In his first published political speech, Lincoln wrote, “Every man is said to have his peculiar ambition. Whether it be true or not, I can say for one that I have no other so great as that of being truly esteemed of my fellow men, by rendering myself worthy of their esteem.”

Despite his struggles with depression, Lincoln was able to achieve great things in his life. He was a successful lawyer and politician, and he led the country through the Civil War. Lincoln’s ability to overcome his depression is an inspiration to many people today. Some ways he coped were:

  • Work: Lincoln found that working hard helped to keep his depression at bay. He was a voracious reader and a skilled writer. He also enjoyed practicing law and campaigning for political office.
  • Humor: Lincoln had a great sense of humor, and he used it to cope with difficult times. He often told jokes and stories, even in the midst of the Civil War.
  • Friends and family: Lincoln had a close circle of friends and family members who supported him through his struggles. He especially relied on his wife, Mary Todd, for emotional support.

Lincoln’s depression also shaped his presidency in some ways. For example, his belief that all people are created equal may have been influenced by his own struggles with depression. Lincoln understood that everyone has different challenges to face in life, and he wanted to create a society where everyone could have the opportunity to succeed.

Lincoln’s story shows that it is possible to achieve great things even when struggling with depression. If you are struggling with depression, please know that you are not alone. There are many resources available to help you cope and manage your condition.

Despite his depression, Lincoln was able to achieve great things in his life.
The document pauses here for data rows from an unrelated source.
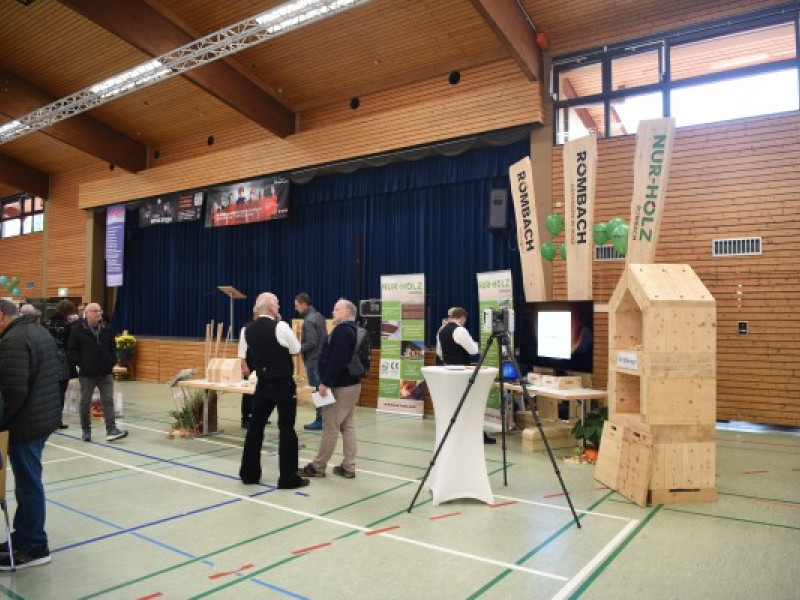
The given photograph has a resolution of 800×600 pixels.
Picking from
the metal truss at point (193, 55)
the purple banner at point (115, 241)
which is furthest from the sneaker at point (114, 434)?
the purple banner at point (115, 241)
He was a successful lawyer and politician, and he served as the 16th president of the United States during the Civil War. He is widely regarded as one of the greatest presidents in American history.

Lincoln’s story is a reminder that even the most successful people can struggle with mental illness. It is also a reminder that there are ways to cope with depression and live a productive and meaningful life.

If you are struggling with depression, please know that you are not alone. There are many resources available to help you, including therapy, medication, and support groups. Please reach out for help if you need it.